Virginia Cash Match Plan: Full-time or part-time salaried employees of the Commonwealth and political subdivisions that adopted the Cash Match Plan are eligible if they are making continuous 457 contributions.
If you participate in a 403(b) in addition to your 457 Plan, you are eligible to receive only one cash match per pay date.
If you are a Hybrid Retirement Plan member, you must first maximize your voluntary contributions into the Hybrid 457 Deferred Compensation Plan before receiving a cash match in the Virginia Cash Match Plan.
457 Deferred Compensation Plan: Eligible participants can enroll online OR by calling toll-free 877-327-5261.
Cash Match Plan: It's automatic for eligible participants (full-time or part-time salaried employees) once you enroll in the 457 Deferred Compensation Plan and are making continuous contributions of at least $10 per pay period to the 457 Deferred Compensation Plan.
An annual record-keeping fee of $30.50 will be deducted from your account on a monthly basis ($2.54 per month). If you participate in more than one Commonwealth of Virginia plan, only one annual fee of $30.50 will be deducted from your account. In addition, each investment option has investment management and other fund costs that vary. Investment option fees and performance are available online within the Investment Option Performance report. For more information about fees associated with the Self-Directed Brokerage Account, refer to the profile online .
You will receive a quarterly account statement showing your account balance and activity for your plans. Check your account balance online or by calling toll-free 877-327-5261. You may elect to receive an electronic statement.
457 Deferred Compensation Plan: You may withdraw from your account only when you meet one of these conditions:
- Terminate employment from the employer that offers the plan
- Use your plan account to purchase VRS service credit, if approved
- Experience an unforeseeable emergency that is approved by the Plan Administrator
- Have a low balance and an inactive account (subject to IRS De Minimis withdrawal guidelines and plan requirements)
- Reach age 72, even if still employed
- Rolled funds from another retirement plan into your 457 Deferred Compensation account
Cash Match Plan: You may withdraw when you terminate employment with the employer that offers the plan. Additionally, monies in your Cash Match Plan rollover account may be withdrawn at any time.
For more information about account withdrawals review the Plan Features and Highlights .

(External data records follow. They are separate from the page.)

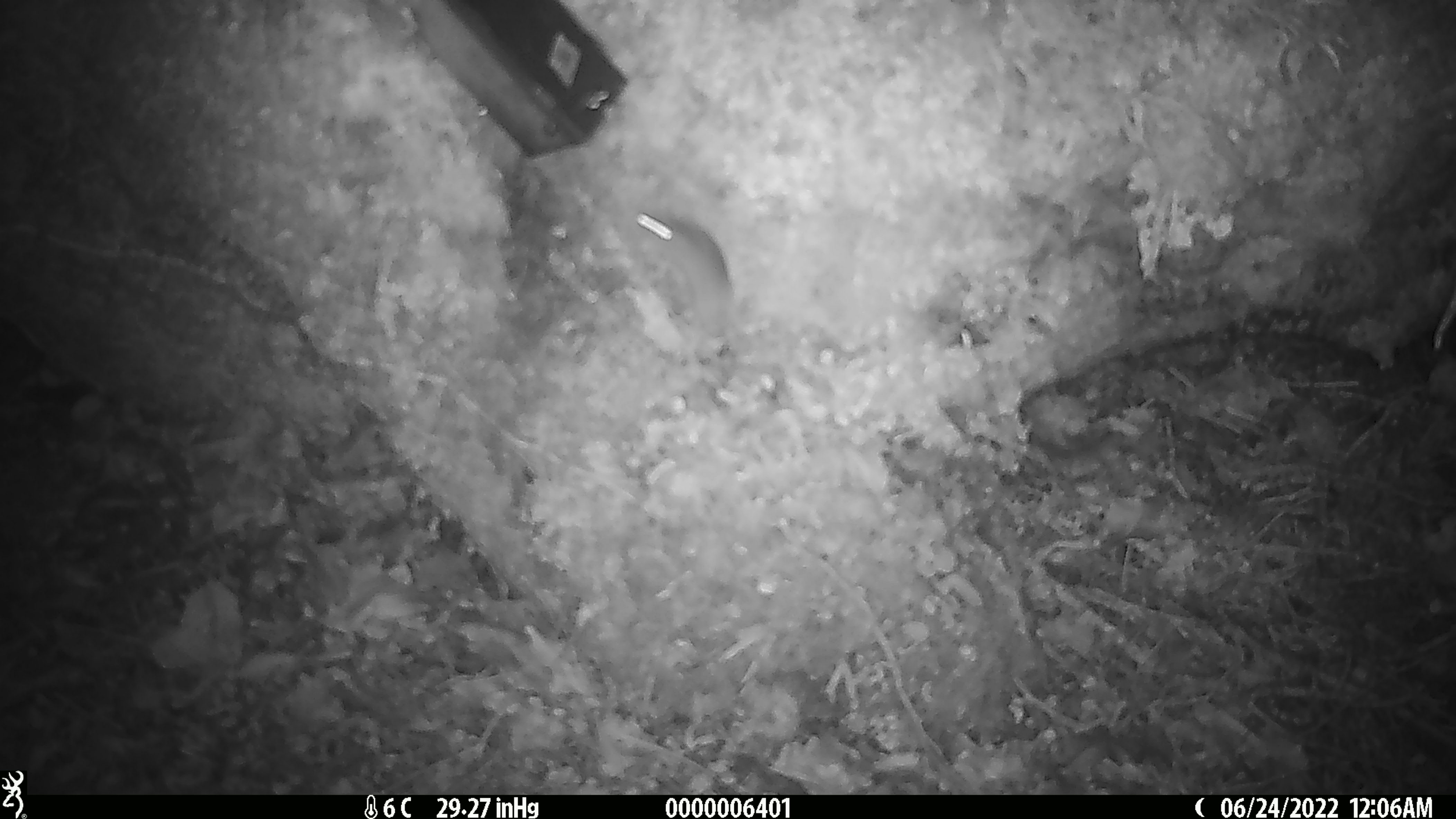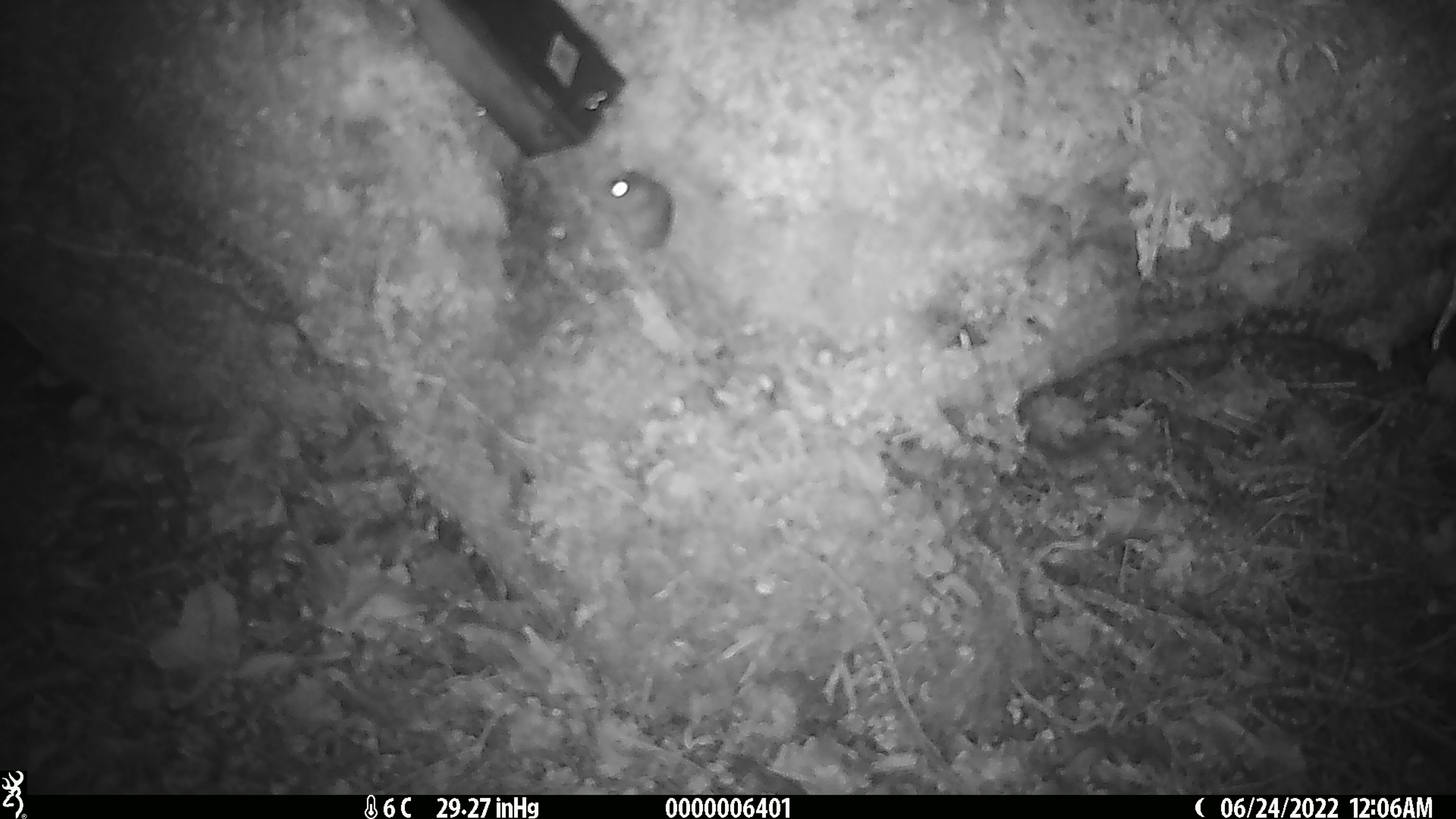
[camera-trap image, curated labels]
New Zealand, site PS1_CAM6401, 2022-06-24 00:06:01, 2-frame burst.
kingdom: Animalia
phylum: Chordata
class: Mammalia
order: Rodentia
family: Muridae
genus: Mus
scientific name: Mus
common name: mouse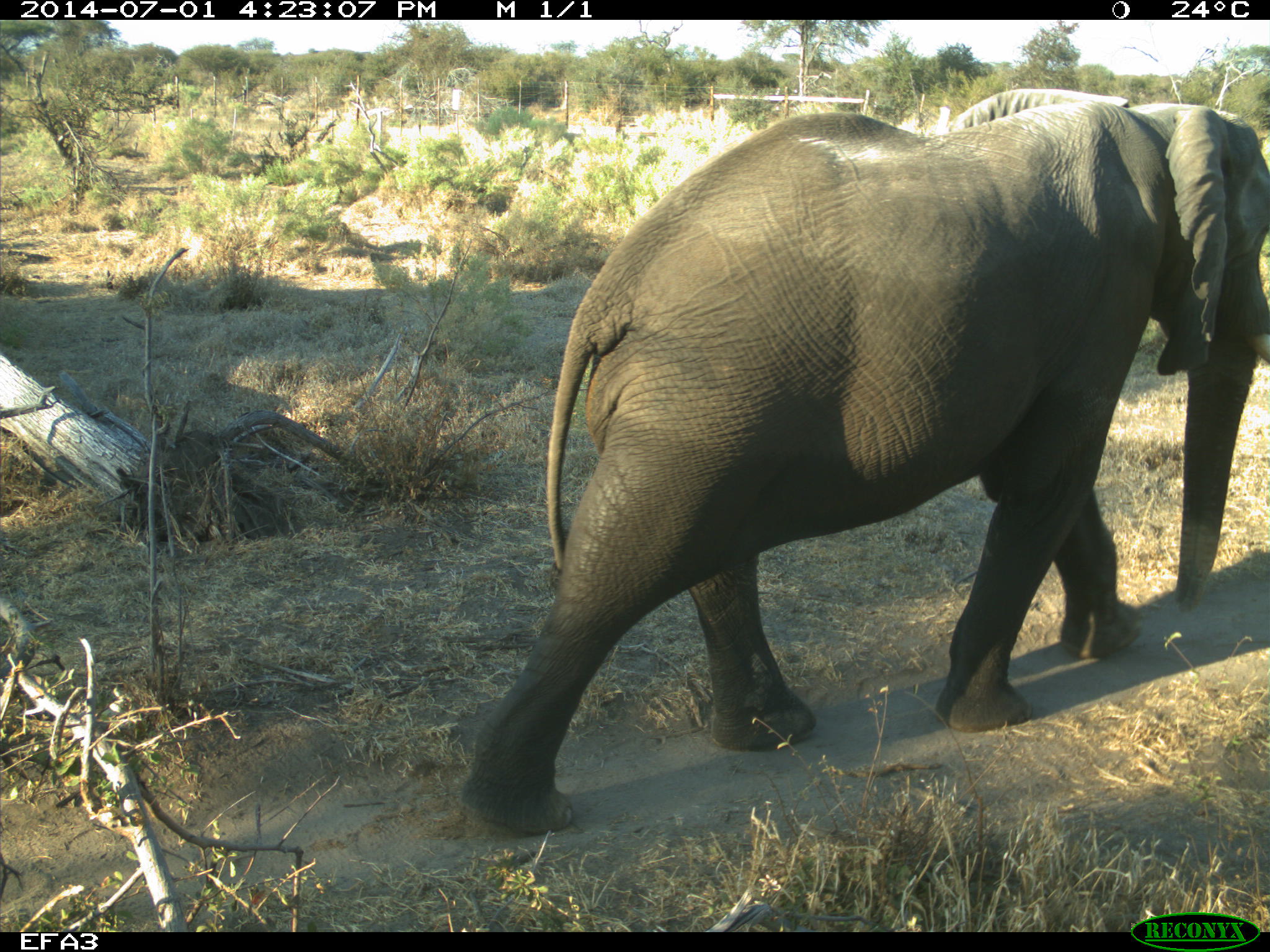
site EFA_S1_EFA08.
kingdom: Animalia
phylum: Chordata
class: Mammalia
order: Proboscidea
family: Elephantidae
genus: Loxodonta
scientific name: Loxodonta africana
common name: african bush elephant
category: elephant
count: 1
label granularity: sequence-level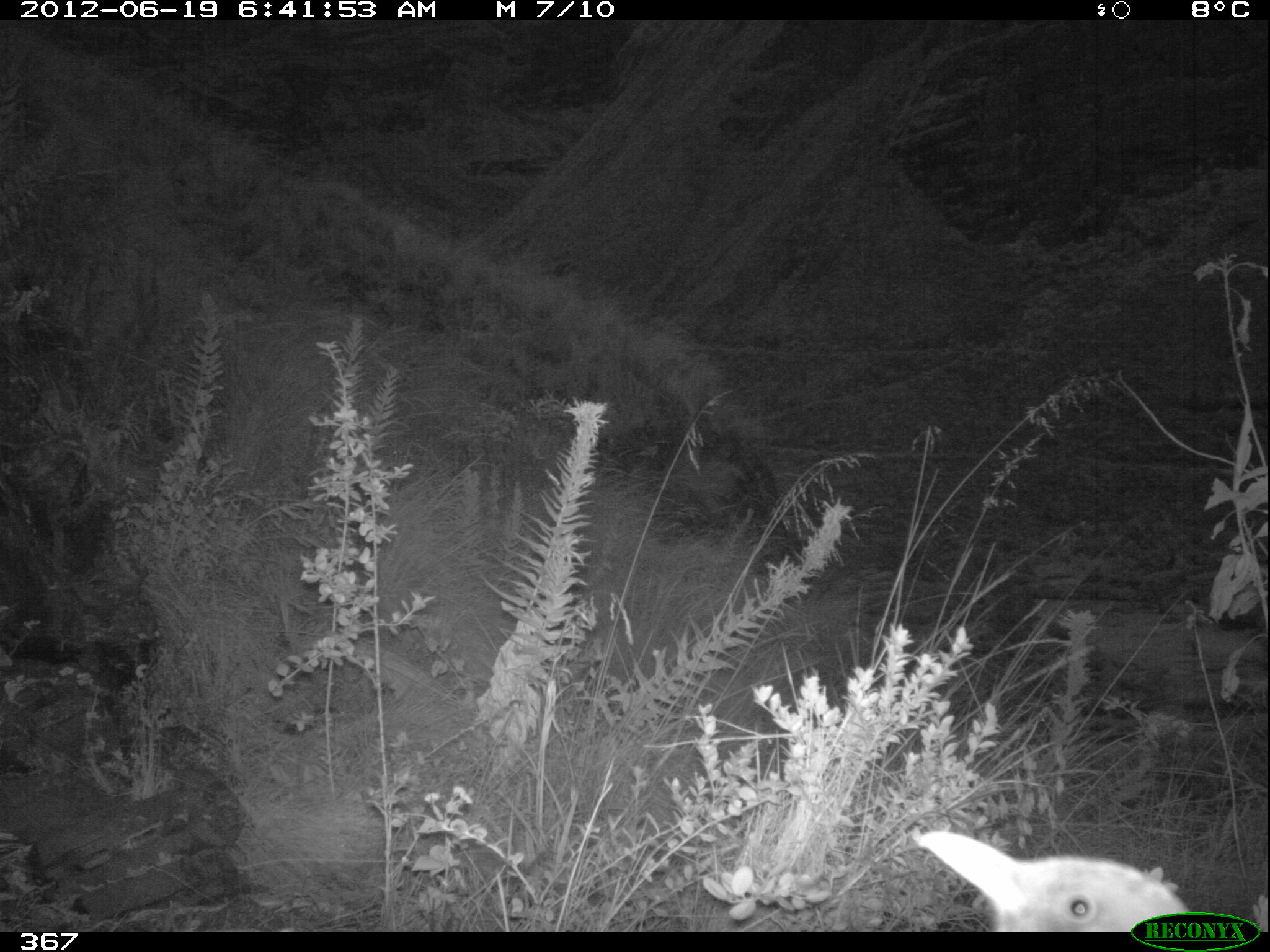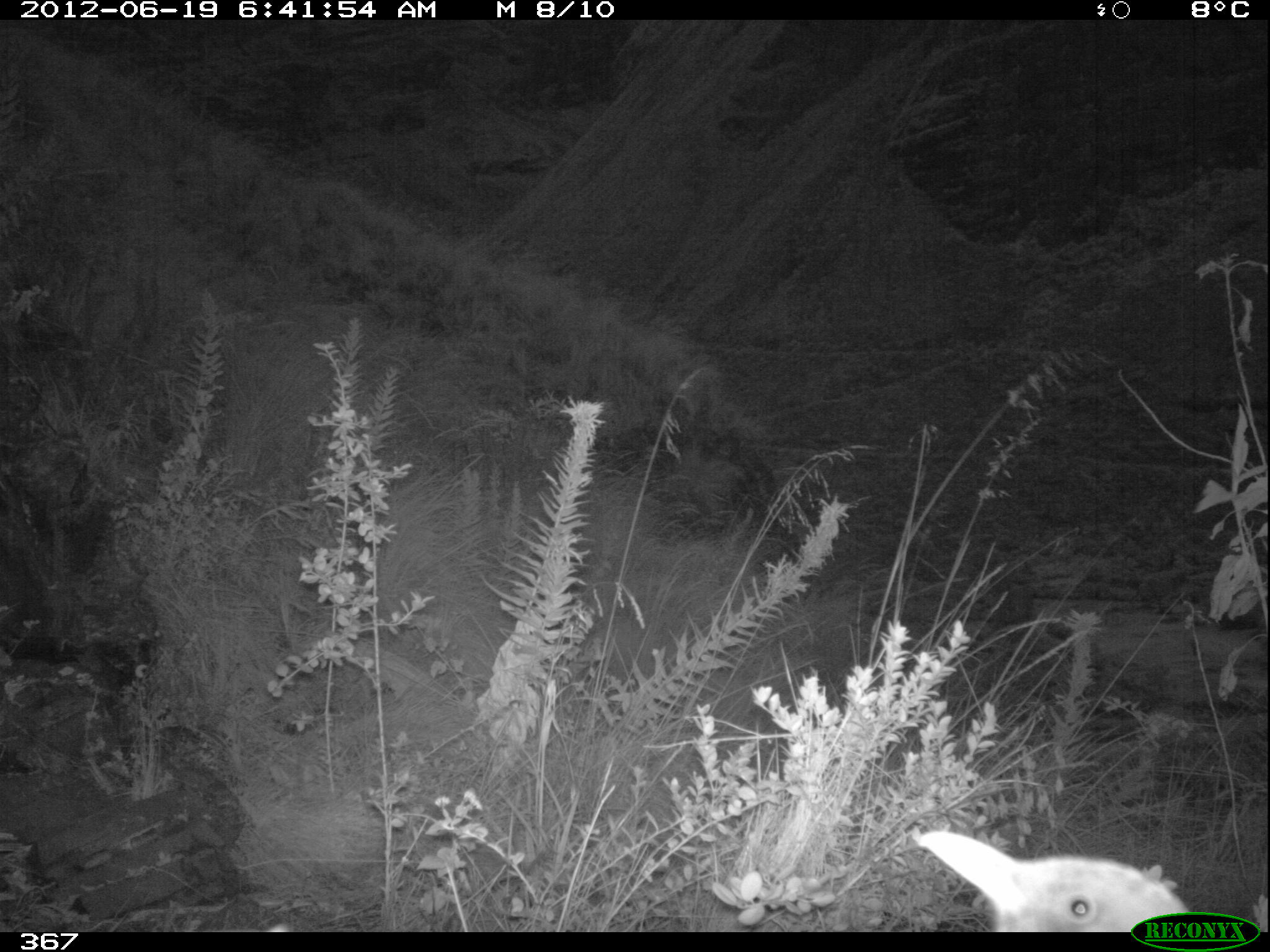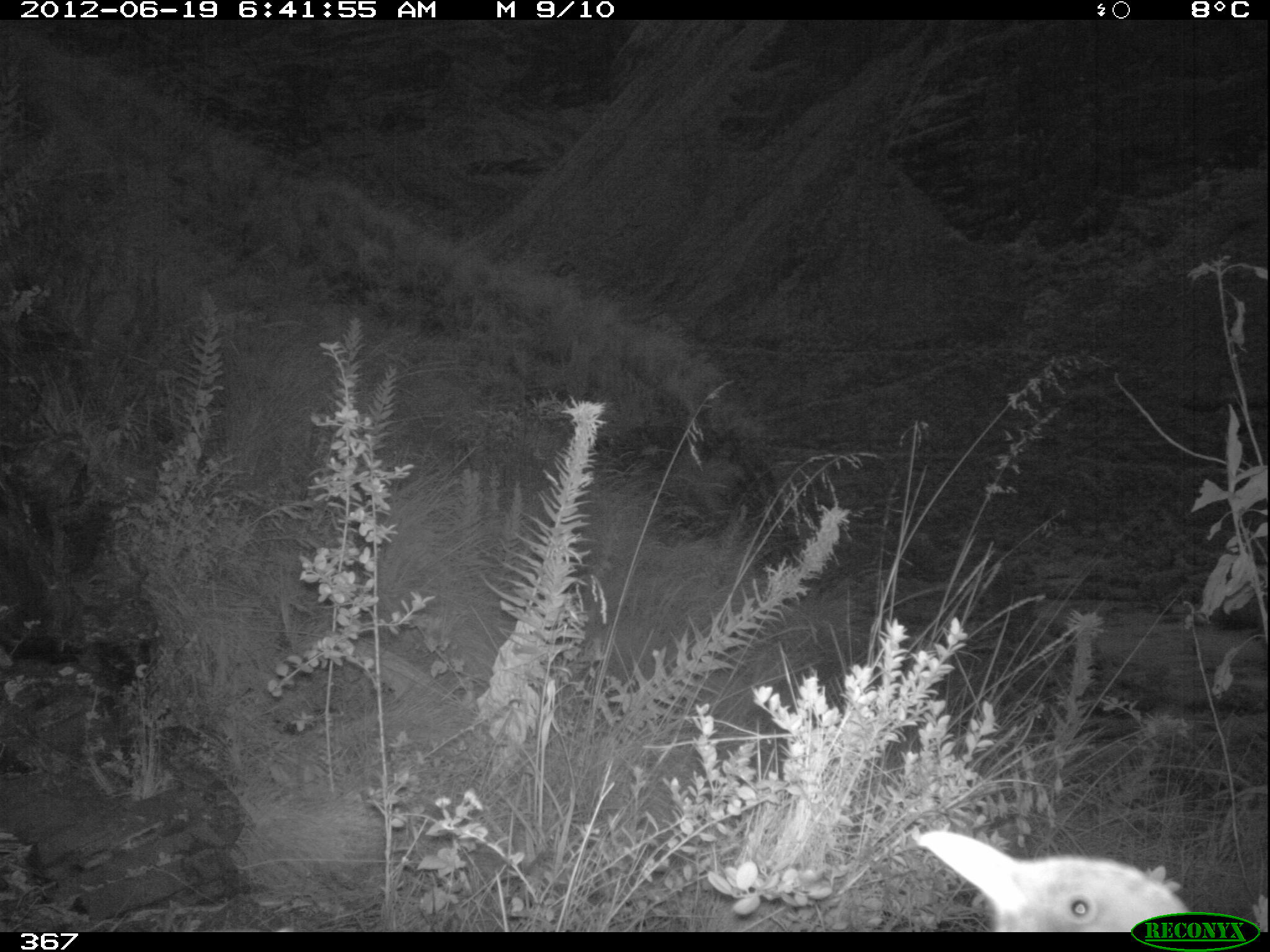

Balances from an eligible retirement plan such as a 401(a), 401(k), 403(b), 457(b), traditional IRA or Federal Employees Thrift Savings Plan may be rolled over. Certain after-tax rollovers are permitted into the Cash Match Plan. However, balances from Roth IRAs cannot be rolled into the plan. Note that the rollovers from these plan types will be separately accounted for to ensure the distribution from these plan types will still be subject to the 10 percent penalty tax under IRS Section 72(t).
Purchase Service Credit
457 Deferred Compensation Plan: In-service trustee-to-trustee transfer of assets from a governmental 457(b) plan to a governmental defined benefit plan for the purchase of permissible service credit or repayment of contributions and earnings that were previously refunded, causing forfeiture of service credit under the defined benefit plan, is allowed. To use the option, you must be approved to purchase service by your defined benefit plan.
Cash Match Plan: Employer contributions cannot be used to purchase VRS service credit. Monies in the Cash Match Plan rollover account may be rolled over to VRS to purchase approved service credit.